THINGS TO DO:
#1 Transcribe the forum excerpt on halfband filters in full, with every line unchanged.
#2 Show every line of the entries that contains the word "bottommost".

EXCERPTED TEXT:
- - - - - - -

BTW a halfband filter could have a length 21 if it is really a length
19 filter with a zero added to each end, but that would be a waste of
computation if you used the zero coefficients.
Dirk Bell
DSP Consultant
Reply by vizziee●July 8, 20092009-07-08
> Check your equations. =A0I get
>
> ( ( (22-1)/2 )/20 + ( (22-1)/2 )/10 + ( (1010-1)/2 )/5 ) =3D 102.4750
> which is consistant with what you are actually getting, not what you
> are calculating.
>
> Also note that the filters you are identifying as half-band filters
> are not actually half-band filters. =A0Half-band filters have the
> property that almost half of the coefficients are zero, saving
> calculations, which may be useful to you. But, among other properties,
> the lengths of halfband filters are constrained to {3, 7, 11, 15, 19,
> 23, 27, ..., previous+4, ...}, so a filter of length 22 isn't a half-
> band filter.
>
> Dirk Bell
Thanks Dirk. I checked the Halfband filters that I generated in
MATLAB. It says it has Direct Form Polyphase Filter structure. The
coefficients were generated by specifying 'halfband' option to
fdesign.decimator function. The number of generated coefficients for
this half-band decimator is actually 21 and I padded a zero to make it
22 for a 2-path polyphase implementation.

- - - - - - -

DATASET EXCERPTS:
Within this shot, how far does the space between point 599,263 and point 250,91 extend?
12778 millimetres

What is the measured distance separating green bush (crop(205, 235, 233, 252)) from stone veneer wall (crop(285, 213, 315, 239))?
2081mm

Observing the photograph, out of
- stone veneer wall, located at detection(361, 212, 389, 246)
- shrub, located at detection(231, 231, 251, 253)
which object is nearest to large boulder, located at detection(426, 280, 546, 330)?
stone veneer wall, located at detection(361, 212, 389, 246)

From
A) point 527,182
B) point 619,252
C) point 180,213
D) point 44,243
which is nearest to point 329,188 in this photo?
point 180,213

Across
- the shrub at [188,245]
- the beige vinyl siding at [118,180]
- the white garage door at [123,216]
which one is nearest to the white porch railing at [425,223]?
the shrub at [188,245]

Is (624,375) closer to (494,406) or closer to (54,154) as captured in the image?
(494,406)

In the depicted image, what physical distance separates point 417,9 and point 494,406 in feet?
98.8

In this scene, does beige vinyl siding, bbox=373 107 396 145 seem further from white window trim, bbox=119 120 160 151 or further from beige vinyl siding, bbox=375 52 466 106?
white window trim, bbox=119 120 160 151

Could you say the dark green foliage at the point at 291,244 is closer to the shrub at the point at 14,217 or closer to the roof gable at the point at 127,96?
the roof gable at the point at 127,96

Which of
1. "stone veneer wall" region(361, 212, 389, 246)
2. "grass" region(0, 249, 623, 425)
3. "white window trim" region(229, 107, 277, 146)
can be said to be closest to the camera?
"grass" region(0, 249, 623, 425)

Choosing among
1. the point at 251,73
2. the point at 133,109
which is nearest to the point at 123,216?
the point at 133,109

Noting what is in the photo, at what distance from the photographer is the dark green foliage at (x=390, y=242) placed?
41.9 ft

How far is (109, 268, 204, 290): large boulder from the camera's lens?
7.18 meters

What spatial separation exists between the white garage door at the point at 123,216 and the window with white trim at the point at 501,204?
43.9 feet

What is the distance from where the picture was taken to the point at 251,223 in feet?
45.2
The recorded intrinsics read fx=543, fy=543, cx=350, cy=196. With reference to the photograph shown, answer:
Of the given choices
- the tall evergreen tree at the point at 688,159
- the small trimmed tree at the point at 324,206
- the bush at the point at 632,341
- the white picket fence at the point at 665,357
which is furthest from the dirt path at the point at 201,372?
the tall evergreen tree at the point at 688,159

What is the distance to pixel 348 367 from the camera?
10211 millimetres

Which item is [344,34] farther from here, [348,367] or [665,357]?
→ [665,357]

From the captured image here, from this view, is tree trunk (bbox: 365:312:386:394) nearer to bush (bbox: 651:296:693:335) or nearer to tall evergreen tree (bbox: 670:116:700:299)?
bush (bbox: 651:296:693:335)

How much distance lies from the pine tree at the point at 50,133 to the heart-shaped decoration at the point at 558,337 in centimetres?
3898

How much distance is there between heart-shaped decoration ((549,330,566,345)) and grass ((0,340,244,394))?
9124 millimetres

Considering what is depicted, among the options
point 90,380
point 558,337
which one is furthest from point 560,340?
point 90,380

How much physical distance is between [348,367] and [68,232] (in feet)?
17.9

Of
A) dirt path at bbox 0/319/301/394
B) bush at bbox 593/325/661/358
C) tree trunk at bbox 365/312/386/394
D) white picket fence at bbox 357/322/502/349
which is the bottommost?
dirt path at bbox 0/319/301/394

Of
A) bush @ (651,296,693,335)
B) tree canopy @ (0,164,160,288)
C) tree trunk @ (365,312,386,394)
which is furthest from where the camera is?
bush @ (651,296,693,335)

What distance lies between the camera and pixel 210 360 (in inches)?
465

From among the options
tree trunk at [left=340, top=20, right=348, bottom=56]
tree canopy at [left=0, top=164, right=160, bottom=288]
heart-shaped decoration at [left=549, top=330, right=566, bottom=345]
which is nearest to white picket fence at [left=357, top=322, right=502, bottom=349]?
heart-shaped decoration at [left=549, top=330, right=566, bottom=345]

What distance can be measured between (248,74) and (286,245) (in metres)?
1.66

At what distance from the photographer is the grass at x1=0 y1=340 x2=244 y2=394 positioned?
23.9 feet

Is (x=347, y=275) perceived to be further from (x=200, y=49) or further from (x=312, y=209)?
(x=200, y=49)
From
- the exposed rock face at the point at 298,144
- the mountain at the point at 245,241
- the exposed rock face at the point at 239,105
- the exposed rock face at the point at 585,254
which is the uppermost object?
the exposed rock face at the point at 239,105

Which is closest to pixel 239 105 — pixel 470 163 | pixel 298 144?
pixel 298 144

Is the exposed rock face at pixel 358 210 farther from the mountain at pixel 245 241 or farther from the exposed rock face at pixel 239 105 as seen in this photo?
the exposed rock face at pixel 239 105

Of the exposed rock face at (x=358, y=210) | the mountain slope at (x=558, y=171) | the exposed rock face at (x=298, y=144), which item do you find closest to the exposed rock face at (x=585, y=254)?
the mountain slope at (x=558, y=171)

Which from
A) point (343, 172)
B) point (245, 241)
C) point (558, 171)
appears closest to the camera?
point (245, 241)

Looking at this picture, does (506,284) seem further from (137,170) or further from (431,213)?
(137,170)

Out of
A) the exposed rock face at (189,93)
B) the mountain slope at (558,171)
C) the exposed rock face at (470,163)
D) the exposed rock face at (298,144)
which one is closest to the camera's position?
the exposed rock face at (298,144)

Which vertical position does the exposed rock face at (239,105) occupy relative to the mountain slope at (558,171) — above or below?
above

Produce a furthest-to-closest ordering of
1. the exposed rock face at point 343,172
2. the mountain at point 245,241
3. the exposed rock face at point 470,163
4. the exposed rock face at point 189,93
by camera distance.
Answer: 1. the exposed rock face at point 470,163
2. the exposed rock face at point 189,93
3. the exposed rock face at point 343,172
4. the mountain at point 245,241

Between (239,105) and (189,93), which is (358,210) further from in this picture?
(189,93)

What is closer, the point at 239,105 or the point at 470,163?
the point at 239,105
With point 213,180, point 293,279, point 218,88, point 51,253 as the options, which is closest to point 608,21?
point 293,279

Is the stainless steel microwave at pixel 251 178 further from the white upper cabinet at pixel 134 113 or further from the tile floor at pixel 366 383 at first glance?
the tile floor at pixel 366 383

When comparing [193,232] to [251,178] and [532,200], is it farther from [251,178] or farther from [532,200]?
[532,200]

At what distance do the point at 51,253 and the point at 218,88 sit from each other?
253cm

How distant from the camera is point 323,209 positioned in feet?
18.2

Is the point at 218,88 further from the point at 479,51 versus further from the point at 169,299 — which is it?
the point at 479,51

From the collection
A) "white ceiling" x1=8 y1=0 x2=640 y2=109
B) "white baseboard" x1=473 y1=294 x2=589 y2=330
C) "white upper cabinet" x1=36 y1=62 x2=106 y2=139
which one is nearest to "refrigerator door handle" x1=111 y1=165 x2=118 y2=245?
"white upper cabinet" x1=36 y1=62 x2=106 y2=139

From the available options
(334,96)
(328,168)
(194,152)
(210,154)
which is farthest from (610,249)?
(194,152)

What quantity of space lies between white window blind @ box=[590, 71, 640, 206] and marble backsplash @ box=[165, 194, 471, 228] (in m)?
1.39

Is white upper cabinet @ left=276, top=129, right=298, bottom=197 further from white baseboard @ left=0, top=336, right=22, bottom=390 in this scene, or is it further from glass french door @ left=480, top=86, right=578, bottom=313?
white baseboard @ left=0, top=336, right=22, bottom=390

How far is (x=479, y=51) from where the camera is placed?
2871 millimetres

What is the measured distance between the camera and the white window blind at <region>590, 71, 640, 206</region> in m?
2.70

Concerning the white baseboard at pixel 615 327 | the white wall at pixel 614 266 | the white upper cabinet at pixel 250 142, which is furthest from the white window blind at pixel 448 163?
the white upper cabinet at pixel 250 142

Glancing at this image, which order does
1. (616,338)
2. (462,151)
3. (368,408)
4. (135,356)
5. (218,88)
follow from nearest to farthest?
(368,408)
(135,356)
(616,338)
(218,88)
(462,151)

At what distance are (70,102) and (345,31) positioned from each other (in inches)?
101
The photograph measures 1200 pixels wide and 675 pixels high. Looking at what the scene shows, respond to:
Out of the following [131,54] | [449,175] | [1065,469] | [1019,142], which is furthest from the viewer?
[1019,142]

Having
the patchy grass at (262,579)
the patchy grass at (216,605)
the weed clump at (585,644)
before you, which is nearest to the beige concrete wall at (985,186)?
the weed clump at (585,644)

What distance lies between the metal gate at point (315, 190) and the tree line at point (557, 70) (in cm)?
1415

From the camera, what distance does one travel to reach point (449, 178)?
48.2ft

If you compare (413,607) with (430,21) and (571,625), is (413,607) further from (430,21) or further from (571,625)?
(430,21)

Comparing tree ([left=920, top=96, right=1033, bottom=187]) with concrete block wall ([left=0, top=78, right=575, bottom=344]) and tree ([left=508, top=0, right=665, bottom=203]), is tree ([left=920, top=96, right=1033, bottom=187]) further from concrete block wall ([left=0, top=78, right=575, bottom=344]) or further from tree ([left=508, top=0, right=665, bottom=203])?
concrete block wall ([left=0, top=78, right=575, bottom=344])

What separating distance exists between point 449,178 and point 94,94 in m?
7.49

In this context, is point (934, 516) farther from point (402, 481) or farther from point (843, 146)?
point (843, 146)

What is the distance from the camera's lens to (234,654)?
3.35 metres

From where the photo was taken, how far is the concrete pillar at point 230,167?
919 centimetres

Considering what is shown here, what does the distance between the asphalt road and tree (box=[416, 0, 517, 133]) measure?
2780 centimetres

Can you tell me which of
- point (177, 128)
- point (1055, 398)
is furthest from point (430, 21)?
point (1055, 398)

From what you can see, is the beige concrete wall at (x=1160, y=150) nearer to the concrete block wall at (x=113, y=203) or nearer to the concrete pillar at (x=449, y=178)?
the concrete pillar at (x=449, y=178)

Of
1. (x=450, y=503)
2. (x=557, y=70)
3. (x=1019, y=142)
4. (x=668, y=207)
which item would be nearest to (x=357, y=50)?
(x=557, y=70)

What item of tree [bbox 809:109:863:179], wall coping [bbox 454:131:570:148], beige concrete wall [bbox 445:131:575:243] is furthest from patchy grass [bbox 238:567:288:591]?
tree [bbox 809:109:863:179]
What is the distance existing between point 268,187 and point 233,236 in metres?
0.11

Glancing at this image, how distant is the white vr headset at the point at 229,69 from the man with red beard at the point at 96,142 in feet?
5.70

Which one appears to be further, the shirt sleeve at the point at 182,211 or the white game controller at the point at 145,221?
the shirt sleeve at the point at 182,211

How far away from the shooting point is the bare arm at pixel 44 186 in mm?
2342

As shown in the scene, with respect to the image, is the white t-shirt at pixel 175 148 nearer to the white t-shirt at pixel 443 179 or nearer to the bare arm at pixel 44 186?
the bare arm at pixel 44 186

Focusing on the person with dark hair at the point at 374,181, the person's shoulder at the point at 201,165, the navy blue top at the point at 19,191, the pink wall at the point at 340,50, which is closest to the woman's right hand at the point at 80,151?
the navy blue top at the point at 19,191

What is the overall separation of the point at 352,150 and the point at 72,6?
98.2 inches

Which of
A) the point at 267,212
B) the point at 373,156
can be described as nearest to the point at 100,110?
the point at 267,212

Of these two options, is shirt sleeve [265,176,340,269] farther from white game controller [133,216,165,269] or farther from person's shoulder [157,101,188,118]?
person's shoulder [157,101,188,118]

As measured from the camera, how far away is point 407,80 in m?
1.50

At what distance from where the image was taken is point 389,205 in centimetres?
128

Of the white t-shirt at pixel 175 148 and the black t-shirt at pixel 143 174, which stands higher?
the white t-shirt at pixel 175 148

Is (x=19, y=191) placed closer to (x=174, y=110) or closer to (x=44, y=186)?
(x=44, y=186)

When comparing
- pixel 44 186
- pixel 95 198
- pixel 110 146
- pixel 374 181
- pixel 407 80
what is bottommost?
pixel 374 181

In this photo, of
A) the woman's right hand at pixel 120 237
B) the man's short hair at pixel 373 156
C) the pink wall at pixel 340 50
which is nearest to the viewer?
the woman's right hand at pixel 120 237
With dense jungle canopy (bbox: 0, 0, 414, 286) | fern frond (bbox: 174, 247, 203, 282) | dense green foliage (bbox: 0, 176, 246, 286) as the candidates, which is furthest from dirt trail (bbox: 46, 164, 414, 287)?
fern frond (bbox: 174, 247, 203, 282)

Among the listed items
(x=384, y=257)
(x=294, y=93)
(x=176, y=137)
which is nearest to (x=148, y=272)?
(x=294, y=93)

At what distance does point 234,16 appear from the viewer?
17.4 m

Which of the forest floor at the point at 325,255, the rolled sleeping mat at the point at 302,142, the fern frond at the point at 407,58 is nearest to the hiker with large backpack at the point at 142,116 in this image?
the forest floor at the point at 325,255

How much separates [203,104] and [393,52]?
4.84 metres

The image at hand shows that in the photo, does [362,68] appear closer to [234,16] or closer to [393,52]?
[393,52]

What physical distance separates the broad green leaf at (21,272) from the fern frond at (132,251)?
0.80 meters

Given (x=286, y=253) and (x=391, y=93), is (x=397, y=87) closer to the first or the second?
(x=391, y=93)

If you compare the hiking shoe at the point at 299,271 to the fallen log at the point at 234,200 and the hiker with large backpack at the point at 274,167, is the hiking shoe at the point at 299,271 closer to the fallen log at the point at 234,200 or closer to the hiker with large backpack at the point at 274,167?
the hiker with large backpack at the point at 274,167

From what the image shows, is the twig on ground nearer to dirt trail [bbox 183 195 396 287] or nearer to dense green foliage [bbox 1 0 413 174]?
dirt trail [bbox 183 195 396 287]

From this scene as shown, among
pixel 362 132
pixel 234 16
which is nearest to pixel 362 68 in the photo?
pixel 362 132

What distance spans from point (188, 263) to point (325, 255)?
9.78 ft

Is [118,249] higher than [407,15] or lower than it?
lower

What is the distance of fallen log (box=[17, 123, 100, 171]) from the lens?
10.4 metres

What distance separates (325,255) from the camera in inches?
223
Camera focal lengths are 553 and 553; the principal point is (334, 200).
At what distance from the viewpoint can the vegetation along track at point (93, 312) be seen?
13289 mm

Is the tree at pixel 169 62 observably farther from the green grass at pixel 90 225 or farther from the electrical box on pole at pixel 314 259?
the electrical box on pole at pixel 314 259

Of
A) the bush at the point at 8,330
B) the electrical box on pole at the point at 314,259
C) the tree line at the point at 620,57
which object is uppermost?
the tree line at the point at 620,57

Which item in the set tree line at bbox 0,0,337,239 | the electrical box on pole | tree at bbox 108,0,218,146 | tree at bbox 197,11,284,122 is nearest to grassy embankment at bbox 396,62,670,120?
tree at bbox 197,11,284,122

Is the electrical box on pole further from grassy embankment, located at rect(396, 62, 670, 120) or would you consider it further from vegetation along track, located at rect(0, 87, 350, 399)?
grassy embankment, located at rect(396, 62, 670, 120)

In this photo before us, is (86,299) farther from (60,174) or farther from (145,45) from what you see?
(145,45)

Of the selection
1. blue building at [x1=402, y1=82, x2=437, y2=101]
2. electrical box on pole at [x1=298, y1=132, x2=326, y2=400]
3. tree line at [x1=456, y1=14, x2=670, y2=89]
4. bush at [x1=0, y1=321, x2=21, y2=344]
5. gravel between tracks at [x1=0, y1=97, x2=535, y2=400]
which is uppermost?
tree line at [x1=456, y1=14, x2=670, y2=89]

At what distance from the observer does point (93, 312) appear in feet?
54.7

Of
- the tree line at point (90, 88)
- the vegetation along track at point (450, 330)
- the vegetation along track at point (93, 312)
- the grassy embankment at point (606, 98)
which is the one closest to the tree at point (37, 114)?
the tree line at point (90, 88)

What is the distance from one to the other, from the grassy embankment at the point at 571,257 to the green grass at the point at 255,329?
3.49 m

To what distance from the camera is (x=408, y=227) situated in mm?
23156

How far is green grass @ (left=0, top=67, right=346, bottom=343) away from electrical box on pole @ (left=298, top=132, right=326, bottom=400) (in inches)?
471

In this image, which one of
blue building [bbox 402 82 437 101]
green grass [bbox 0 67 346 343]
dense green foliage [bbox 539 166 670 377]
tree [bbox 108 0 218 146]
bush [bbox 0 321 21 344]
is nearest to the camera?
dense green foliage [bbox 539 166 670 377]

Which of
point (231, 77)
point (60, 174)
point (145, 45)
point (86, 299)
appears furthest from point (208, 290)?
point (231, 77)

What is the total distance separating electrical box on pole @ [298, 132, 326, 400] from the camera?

- - - - - - -

ANSWERS PROVIDED:
#1
BTW a halfband filter could have a length 21 if it is really a length
19 filter with a zero added to each end, but that would be a waste of
computation if you used the zero coefficients.
Dirk Bell
DSP Consultant
Reply by vizziee●July 8, 20092009-07-08
> Check your equations. =A0I get
>
> ( ( (22-1)/2 )/20 + ( (22-1)/2 )/10 + ( (1010-1)/2 )/5 ) =3D 102.4750
> which is consistant with what you are actually getting, not what you
> are calculating.
>
> Also note that the filters you are identifying as half-band filters
> are not actually half-band filters. =A0Half-band filters have the
> property that almost half of the coefficients are zero, saving
> calculations, which may be useful to you. But, among other properties,
> the lengths of halfband filters are constrained to {3, 7, 11, 15, 19,
> 23, 27, ..., previous+4, ...}, so a filter of length 22 isn't a half-
> band filter.
>
> Dirk Bell
Thanks Dirk. I checked the Halfband filters that I generated in
MATLAB. It says it has Direct Form Polyphase Filter structure. The
coefficients were generated by specifying 'halfband' option to
fdesign.decimator function. The number of generated coefficients for
this half-band decimator is actually 21 and I padded a zero to make it
22 for a 2-path polyphase implementation.

#2
which is the bottommost?
what is bottommost?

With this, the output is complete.